New measures enforced at University of Canterbury campus accommodations

Victoria Stevens
UC library
The University of Canterbury library  Madeline Keown (Supplied)

The University of Canterbury has introduced new measures targeting first-year students who fail to access health care services.

An online tool was introduced at the start of the year to cater to a range of issues students might face in their first year of tertiary education including responsible relationships, inclusivity and socialisation. 

The induction tool allowed students to make connections with other students who lived in Campus Living Villages. 

Students were also given a 'Looking after yourself' booklet at the start of the first semester that provided information on campus security, health and wellbeing. 

Harrison Keesing, a student from the University of Canterbury, said they have support services available but not all students know about them.

"UC needs to reach out more, like informing students about their services because I haven't seen a lot about their services"

He thinks UC needs to promote their services so more students know they have options if they need help.

Keesing said they are doing what they can but there is always room to improve.

Campus Living Village (CLV), the organisation that owns some student halls, invested in new technology that supported welfare tracking and a place to store notes on incidents and follow-up engagement. 

A new alert system called Analytics for Course Engagement (ACE) was introduced at the start of this year, specifically aimed towards first-year students who needed extra support.

ACE is a monitoring system for first-year students who can view their engagement levels and compare them to other students.

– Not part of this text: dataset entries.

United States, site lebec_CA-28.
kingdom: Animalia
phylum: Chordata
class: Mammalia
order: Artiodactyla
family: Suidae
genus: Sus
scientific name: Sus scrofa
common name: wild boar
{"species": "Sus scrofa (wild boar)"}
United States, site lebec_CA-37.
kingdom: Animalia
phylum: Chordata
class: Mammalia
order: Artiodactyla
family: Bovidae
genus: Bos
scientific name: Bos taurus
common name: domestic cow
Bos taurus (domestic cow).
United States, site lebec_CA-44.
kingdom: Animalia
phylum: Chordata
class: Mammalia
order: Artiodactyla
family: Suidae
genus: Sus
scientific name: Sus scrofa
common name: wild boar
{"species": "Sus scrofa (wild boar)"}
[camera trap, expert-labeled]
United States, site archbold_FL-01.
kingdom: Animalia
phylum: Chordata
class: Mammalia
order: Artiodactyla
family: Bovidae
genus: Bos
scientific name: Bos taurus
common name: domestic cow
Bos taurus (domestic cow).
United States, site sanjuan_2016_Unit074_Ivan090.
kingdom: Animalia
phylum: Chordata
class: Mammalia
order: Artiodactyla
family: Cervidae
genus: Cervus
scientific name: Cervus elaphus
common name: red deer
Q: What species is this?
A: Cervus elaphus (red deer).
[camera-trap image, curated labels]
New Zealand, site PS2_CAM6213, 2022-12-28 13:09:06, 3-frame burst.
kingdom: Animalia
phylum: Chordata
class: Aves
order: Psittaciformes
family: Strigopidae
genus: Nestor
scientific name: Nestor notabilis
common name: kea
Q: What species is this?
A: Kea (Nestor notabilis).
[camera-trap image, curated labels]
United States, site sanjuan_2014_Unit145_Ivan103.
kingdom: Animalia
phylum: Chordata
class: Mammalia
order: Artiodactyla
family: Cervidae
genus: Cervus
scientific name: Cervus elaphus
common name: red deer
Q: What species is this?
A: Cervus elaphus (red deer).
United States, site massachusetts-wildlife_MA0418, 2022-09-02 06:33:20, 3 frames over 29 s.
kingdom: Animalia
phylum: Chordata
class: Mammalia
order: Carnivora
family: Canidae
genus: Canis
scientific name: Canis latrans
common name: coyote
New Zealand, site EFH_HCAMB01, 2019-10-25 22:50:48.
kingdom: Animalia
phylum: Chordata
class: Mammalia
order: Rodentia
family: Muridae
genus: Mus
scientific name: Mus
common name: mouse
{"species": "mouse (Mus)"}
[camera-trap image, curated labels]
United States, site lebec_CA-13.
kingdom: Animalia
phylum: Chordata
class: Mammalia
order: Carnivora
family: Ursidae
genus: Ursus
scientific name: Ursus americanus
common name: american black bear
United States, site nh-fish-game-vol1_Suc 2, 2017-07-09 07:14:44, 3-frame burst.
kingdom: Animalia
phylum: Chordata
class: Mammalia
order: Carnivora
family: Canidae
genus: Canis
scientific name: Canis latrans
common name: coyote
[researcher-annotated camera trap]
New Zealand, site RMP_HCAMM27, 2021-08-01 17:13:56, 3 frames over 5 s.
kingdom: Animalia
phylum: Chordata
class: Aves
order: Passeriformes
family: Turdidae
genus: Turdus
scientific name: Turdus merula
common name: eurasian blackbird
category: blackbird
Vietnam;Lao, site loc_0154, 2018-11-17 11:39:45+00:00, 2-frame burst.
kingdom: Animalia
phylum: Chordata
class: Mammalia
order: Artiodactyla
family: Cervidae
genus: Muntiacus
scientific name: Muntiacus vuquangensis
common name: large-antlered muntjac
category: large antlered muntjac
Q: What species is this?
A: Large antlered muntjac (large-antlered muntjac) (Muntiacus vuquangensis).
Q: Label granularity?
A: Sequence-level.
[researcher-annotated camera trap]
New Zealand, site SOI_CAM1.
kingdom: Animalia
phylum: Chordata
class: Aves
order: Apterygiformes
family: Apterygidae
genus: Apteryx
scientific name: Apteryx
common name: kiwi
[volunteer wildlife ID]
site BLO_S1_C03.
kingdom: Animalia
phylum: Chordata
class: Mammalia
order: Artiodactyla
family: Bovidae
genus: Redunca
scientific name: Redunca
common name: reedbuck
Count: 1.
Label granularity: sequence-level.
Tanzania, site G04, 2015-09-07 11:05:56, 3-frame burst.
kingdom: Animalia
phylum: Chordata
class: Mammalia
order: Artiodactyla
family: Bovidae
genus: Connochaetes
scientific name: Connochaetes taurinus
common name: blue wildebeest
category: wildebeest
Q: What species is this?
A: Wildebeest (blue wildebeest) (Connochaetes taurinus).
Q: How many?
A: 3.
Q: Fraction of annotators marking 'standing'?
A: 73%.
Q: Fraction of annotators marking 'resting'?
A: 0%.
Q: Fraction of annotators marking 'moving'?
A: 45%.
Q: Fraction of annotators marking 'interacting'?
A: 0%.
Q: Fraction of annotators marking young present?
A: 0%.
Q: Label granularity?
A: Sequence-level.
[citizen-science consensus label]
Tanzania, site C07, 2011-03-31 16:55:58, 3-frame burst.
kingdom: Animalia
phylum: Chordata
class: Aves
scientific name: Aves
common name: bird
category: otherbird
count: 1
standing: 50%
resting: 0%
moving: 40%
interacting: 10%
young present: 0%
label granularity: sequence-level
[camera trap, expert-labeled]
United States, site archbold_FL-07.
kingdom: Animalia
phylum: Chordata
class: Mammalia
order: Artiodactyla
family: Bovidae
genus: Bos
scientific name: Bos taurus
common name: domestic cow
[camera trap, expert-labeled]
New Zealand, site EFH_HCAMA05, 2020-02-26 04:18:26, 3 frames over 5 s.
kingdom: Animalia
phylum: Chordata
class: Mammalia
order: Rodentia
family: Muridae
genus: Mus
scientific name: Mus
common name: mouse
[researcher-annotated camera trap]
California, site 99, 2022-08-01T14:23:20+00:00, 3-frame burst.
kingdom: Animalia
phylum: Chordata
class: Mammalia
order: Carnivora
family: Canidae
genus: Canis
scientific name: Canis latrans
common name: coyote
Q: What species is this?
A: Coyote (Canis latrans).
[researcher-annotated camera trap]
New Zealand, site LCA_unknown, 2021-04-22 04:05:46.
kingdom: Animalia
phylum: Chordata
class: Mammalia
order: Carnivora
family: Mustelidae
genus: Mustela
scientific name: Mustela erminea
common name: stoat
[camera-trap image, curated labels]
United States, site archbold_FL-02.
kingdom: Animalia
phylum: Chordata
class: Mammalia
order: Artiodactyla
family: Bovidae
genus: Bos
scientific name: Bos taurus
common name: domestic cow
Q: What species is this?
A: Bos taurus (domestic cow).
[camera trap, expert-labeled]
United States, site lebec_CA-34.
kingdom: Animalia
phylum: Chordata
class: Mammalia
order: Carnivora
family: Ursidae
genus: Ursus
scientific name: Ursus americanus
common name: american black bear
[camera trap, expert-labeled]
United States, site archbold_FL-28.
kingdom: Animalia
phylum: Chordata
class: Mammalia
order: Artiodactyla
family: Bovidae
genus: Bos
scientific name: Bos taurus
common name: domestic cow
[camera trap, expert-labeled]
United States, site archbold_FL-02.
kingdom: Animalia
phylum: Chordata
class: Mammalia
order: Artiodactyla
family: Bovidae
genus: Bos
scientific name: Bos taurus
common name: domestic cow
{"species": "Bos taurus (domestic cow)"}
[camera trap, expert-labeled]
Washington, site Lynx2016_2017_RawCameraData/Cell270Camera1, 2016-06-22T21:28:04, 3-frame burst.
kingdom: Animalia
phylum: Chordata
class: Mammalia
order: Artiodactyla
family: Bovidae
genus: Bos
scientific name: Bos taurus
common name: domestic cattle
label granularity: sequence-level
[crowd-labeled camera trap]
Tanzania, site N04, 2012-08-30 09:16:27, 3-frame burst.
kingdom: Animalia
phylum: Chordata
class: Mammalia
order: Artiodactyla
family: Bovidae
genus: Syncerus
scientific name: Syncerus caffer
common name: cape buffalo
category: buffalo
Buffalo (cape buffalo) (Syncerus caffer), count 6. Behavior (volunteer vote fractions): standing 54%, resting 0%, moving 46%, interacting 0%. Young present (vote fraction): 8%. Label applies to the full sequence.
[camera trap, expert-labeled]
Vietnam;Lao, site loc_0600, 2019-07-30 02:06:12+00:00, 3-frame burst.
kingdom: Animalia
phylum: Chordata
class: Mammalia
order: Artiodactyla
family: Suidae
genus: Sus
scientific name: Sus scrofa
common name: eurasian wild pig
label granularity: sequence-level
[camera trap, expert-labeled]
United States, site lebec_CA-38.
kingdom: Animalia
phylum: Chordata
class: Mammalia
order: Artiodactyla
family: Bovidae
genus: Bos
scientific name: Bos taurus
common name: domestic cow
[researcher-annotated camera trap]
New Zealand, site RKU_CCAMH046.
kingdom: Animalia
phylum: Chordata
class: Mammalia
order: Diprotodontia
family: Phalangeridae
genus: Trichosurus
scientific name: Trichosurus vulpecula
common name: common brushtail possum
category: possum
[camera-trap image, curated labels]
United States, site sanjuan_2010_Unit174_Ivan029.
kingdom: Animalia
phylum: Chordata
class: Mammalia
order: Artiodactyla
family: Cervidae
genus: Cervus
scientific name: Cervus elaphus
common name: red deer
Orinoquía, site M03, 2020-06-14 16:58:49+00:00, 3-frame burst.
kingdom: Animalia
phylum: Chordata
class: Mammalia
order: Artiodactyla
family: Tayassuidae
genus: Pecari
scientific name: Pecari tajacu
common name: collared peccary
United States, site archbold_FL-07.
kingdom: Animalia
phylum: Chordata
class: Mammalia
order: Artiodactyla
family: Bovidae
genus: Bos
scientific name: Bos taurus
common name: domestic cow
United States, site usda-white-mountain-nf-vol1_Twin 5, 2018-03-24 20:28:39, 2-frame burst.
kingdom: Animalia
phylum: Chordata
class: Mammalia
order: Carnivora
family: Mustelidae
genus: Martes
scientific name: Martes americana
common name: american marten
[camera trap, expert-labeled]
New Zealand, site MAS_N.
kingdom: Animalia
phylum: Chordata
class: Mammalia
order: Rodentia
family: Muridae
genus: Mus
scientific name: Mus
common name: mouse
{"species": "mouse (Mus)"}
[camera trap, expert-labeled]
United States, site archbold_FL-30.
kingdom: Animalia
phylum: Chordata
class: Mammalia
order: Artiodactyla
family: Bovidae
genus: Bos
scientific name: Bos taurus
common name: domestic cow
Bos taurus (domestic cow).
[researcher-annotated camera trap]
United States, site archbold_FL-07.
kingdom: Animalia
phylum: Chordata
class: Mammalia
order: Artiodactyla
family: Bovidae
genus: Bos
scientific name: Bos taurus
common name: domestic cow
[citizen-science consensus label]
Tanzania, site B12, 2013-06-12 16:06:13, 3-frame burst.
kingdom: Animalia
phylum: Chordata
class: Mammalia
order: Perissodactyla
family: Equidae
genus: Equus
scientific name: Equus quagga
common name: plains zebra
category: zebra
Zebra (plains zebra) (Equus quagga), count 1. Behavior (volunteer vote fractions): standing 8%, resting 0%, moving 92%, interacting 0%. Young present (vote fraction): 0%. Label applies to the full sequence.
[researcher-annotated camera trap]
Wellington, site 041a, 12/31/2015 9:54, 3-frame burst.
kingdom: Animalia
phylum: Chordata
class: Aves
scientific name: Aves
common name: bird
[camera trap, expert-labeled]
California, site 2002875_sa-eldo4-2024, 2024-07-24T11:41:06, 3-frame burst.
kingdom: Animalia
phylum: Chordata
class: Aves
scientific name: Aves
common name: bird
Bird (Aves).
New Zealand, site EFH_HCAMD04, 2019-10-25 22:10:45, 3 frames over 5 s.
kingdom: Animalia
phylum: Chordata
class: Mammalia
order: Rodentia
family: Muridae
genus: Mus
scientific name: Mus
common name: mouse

A University of Canterbury Spokesperson said CLV has been actively involved in the ACE monitoring system the past year and has developed the new management system with input from UC support services. 

Students that were identified most at-risk by the ACE team, received text messages, then were passed on to college staff for a follow-up, and finally a referral to student care management.

A report released by the University of Canterbury showed that few cases advanced to the final stage. This report was based on data up to May 27, 2020.

1010 students were identified as being disengaged, 429 received a text message first, with only 170 that needed a second message. 154 students were referred to their college staff and 20 were passed on to student care management.

Each student got personalised response plans that addressed their needs with help from the ACE team, the university and halls of residence staff.

CLV agreed to work with cleaning staff to get early signals of wellbeing issues in students, such as monitoring meals and door access.

Residential halls undertook a variety of training for new students and several residential advisors were trained and supported by UC staff.

Another student from the University of Canterbury said it was doing what it could but lockdown would've impacted it.

She said some people open up easier when talking to someone face-to-face.

"One thing several people have mentioned to me is they didn't feel like reaching out to a UC mental health team since it would've been over the phone, which I'd assume would be harder for them".

Support services and helplines are available for all students.